Shah sees this as another victory for hospitals, especially because this is another example of CMS listening to hospital comments and making a change. "It also sets a good precedent for how CMS will approach the APC rate-setting process in the future when we are likely to see even more combination codes."

Physician supervision changes

CMS finalized two significant changes to the physician supervision requirements. Neither is a surprise, Shah says.

First, CMS agreed to a delay in the enforcement of physician supervision rules for critical access and small and rural hospitals that have 100 or fewer beds.

Second, CMS will use the Federal Advisory Panel on Ambulatory Payment Classification Groups (APC Panel) review supervision levels for outpatient services. Those reviews could begin as soon as the winter 2012 APC Panel meeting, Shah says. "I think we're going to see some new efforts on this front and everyone is going to want to pay attention to this."

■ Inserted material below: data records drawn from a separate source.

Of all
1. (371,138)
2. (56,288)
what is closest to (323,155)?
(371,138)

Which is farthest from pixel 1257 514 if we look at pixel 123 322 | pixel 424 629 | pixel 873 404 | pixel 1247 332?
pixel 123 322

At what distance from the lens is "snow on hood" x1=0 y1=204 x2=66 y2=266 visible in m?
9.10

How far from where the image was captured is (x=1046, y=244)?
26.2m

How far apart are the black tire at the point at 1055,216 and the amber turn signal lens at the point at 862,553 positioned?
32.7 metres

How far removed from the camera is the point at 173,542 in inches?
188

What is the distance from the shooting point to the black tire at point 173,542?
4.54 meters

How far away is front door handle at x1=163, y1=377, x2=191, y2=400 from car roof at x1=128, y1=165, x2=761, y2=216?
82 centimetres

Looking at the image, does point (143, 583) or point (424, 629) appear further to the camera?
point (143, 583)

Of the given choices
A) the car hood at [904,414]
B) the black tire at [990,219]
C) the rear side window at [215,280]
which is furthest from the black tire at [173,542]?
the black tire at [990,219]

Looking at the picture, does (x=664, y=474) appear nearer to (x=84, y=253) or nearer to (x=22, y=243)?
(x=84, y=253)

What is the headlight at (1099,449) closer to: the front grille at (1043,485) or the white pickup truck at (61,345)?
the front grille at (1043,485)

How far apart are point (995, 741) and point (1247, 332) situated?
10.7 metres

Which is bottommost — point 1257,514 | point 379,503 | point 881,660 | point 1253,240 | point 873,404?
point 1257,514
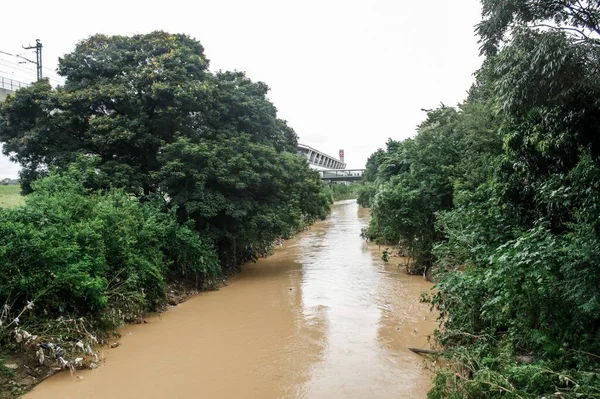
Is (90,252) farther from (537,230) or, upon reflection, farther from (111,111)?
(537,230)

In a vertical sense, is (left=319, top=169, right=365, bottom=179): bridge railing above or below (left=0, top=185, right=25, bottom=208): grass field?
above

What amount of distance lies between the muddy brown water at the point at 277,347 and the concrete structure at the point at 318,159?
5416 cm

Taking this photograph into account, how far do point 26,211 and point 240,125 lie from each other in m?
8.10

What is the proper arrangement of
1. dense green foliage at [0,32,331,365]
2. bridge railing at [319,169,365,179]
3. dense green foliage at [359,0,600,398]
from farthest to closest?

Device construction for intensity modulated radiation therapy

Hospitals saw one significant loss as part of the OPPS final rule and it is really an operational lesson for facilities, Shah says.

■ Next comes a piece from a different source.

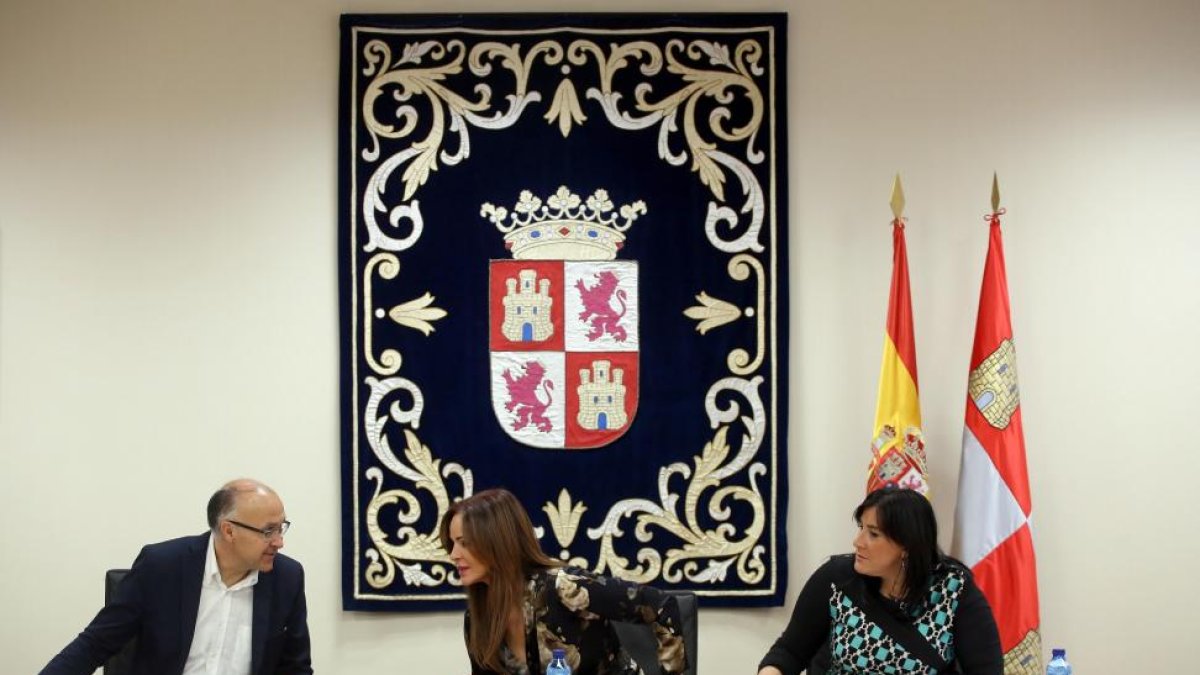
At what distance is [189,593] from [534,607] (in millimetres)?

The AMA in 2010 replaced CPT code 77334 (treatment devices, design and construction; complex [irregular blocks, special shields, compensators, wedges, molds or casts]) with code 77338 (multi-leaf collimator [MLC] device[s] for intensity modulated radiation therapy [IMRT], design and construction per IMRT plan).

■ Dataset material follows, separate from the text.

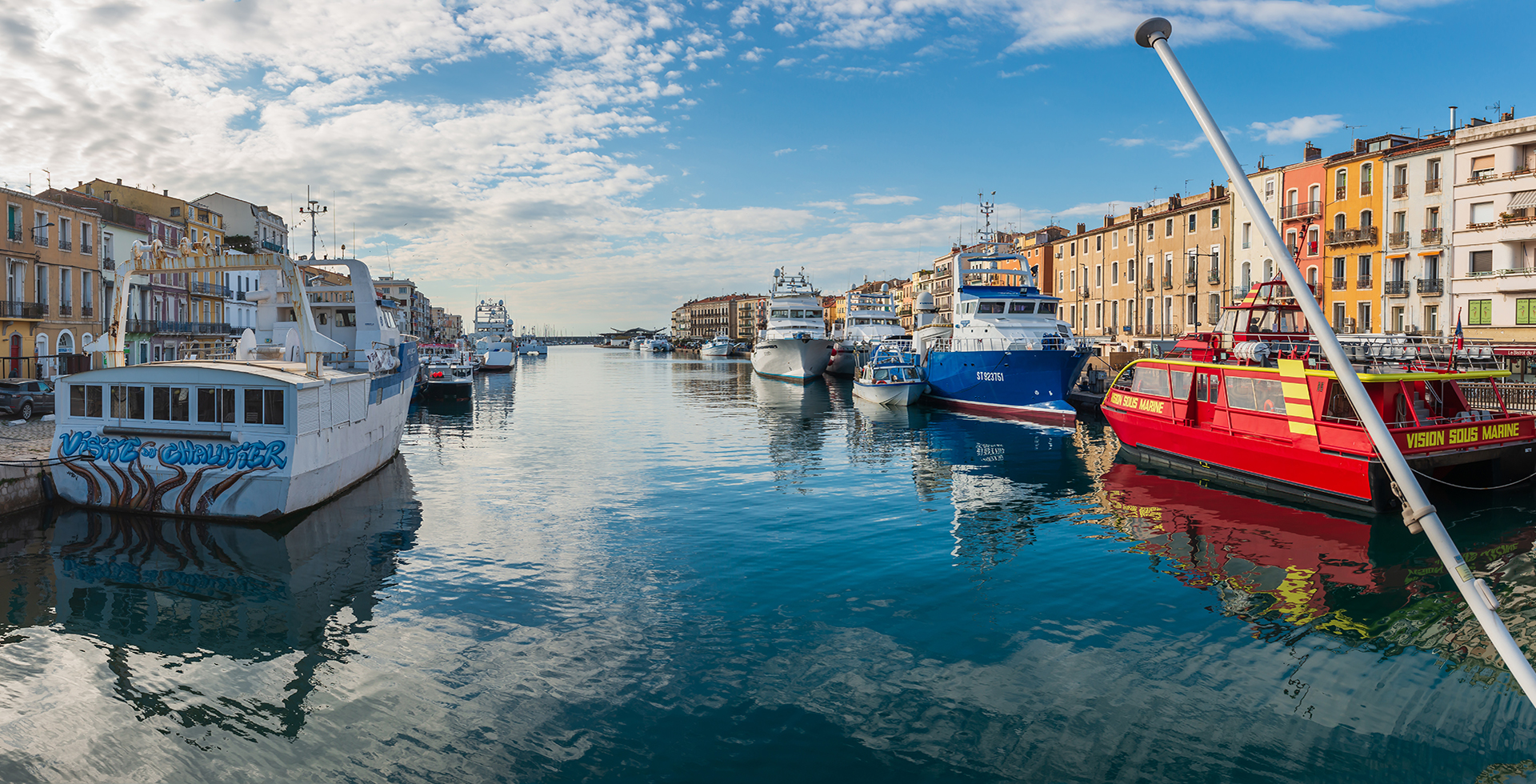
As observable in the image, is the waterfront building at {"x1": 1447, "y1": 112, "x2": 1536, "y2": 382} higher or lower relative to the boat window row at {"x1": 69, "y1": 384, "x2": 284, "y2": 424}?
higher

Facilities could report an unlimited number of units for code 77334, so they were paid for each device they used, Shah says. However, they cannot report multiple units of 77338. Hospitals are restricted to reporting a single unit of service.

In 2011, CMS proposed assigning code 77338 to APC 0305 (Level II therapeutic radiation treatment preparation), which was a very low-paying APC compared to what hospitals previously received for this service.

CMS did not finalize its proposal for 2011 and instead listened to commenters about the units issue and placed the code in a higher paying APC. However the agency brought this same issue back in the 2012 proposed rule. This time, CMS ignored providers' comments that not all facilities had updated their chargemasters with the correct payment/charge amount to reflect multiple device units on average and therefore, CMS was seeing an artificially low billed charge when only one unit of CPT code 77338 is billed, Shah says.

"Unfortunately, CMS was not sympathetic to provider statements about lagging billing/charging practices and instead finalized its proposal to use its usual rate setting methodology, which relies on claims data to generate the median cost for CPT 77338 and to place it in the most appropriate APC, APC 305, even if that means hospitals will see large reductions in reimbursement" Shah says.